Software development under Linux

Posted by David on Sep 10th, 2003

Overview

Unix and Linux are often seen as operating systems well suited for programmers. There are a variety of powerful tools available, and common standards allow for programs to be moved across systems and architectures without any major changes to the source code. Rather than using a particular piece of software to provide an integrated development environment in which to program, all of unix acts as a development environment. IDE software is rarely seen, with programmers preferring to use a text editor and a command line.

This method of programming, where each component for editing, compiling, and debugging the program is a separate entity, may seem confusing at first, but there are numerous tools available to bring everything together and make programming as pleasant a task as possible.

Editing

The text editor

The choice of text editor is personal decision that can cause pointless, heated arguments, so this article will make no attempt to recommend any editor above any other. Just choose an editor that makes you happy. Features that you may want to look for in more powerful editors are syntax highlighting, easy navigation within and among files, and automatic indentation.

Navigation tools

Navigating a project that spans several files can quickly become a headache, so tools were created to quickly find a particular function or definition. In general, the text editor provides an interface to these tools, so they can be used from within the editor to move to different files and functions.

Ctags allows for rapid navigation by scanning all of the source files in a project and creating a tags file that contains the locations of functions, global variables, and struct definitions. This file is then used by the editor to jump to a particular location. Many editors support ctags, and emacs provides a similar tool with etags.

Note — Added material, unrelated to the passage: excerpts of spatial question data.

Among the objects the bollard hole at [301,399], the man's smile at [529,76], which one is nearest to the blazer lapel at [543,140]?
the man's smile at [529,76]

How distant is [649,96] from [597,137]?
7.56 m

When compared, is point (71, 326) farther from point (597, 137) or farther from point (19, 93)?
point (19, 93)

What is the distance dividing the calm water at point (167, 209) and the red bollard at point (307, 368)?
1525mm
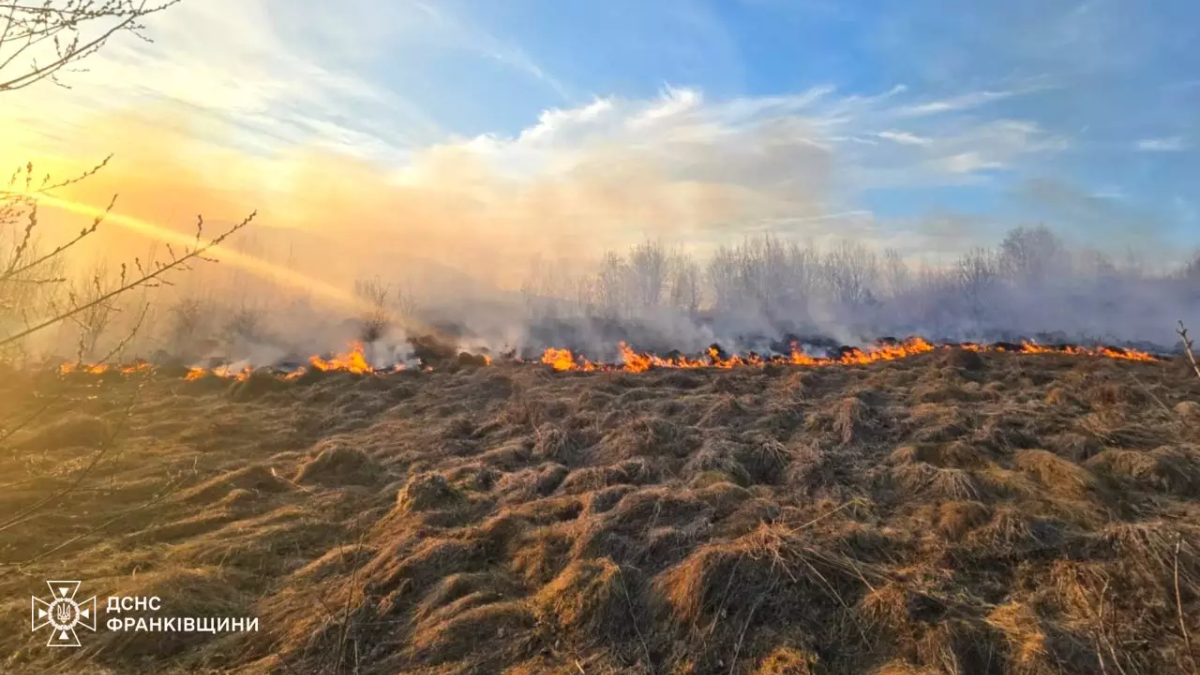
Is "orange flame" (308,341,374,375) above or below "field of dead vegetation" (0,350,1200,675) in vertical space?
below

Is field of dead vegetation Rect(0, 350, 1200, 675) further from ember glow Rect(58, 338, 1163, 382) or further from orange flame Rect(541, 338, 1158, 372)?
orange flame Rect(541, 338, 1158, 372)

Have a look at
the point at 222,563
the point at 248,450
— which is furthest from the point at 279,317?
the point at 222,563

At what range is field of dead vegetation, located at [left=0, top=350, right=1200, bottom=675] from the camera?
4867 millimetres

Cscope provides for similar navigation of a C project, but aims more at being a navigation tool that runs an editor instead of a tool used by an editor. It supports searches based on function names, global definitions, or arbitrary strings of text.

Compiling

The compiler

Even if you’ve never used the compiler on a unix system, you’ve probably seen huge, incomprehensible blocks of output from make as a program is compiled. Invoking the C compiler isn’t actually that complicated.

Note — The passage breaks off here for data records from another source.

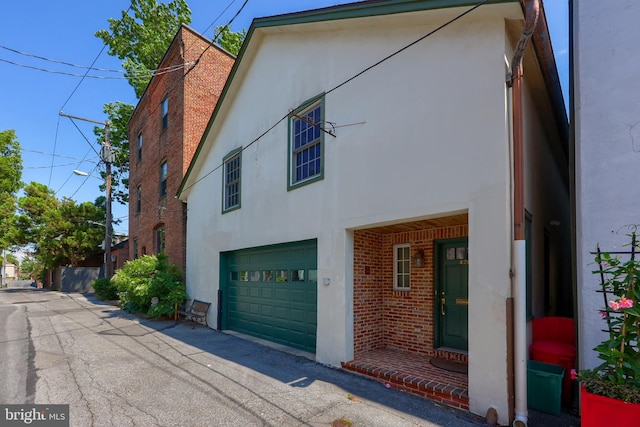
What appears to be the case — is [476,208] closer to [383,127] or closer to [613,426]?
[383,127]

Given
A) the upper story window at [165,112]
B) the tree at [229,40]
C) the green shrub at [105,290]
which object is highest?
the tree at [229,40]

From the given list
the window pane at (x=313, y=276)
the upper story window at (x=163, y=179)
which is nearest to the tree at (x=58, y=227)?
the upper story window at (x=163, y=179)

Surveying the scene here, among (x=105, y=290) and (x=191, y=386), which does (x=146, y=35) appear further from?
(x=191, y=386)

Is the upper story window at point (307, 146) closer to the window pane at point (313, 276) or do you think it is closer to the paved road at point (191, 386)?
the window pane at point (313, 276)

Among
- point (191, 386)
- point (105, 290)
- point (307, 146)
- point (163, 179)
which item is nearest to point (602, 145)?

The C compiler on most systems is called cc. On Linux, cc will likely be a symlink to gcc, the GNU C Compiler. cc usually doesn’t do anything on its own, but rather provides a single interface to the preprocessor, compiler, assembler, and linker. To compile a program, simply call cc and give it the name of your source file.

cc test.c

This will create a file a.out that can then be run just like any other program.

$ ./a.out
Hello, world!
$

There are a few things to note here. First, this is one of the few times in unix where the extension of the file matters. If the filename does not end in “.c”, the compiler will assume that it is a pre-compiled object file, and fail with some sort of cryptic error such as “Bad magic number”. Second, the default output filename is a.out, which stands for assembler output. This can be changed by adding -o filename to the command line. Lastly, unlike some other operating systems, such as DOS, the current directory may not always be in the path searched for executable programs. To run a program in the current directory, you either need to add “.” to the PATH environment variable, or run it as ./program as shown above. Adding “.” to your PATH can be dangerous, though, since there could be malicious programs in your current directory with names like “ls” or “cp”, so just using ./ is your safest bet.

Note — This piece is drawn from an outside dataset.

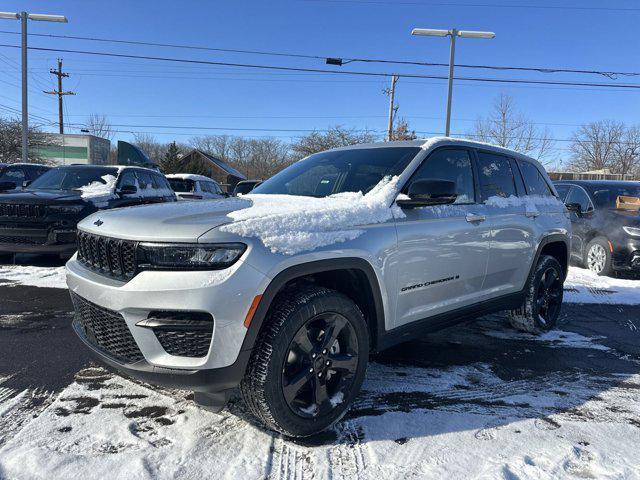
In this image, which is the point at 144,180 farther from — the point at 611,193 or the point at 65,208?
the point at 611,193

Multiple files can be compiled into a single program simply by adding them to the command line. However, it can become tiresome to need to recompile every file each time a change is made in only one source file. To get around this, you can keep compiled object files for each source file and then link all of the object files together into one program. No one knows how to use the linker by itself, so just let the compiler figure it out.

cc -c one.c
cc -c two.c
cc -c three.c
cc -o numbers one.o two.o three.o

Preprocessor definitions can be manipulated from the command line. For example, you may have something like the following in your source file:

#ifdef DEBUG
        printf("%d: Something's about to happen!\n",__LINE__);
#endif

This print statement will only be compiled into the program if it occurs after a #define DEBUG statement. However, rather than needing to modify the source files every time a symbol needs to be changed, the compiler can define symbols using the -D flag. cc -DDEBUG would compile the program as if DEBUG were defined at the top. -U does the opposite of -D, so cc -UDEBUG would explicitly undefine the DEBUG symbol.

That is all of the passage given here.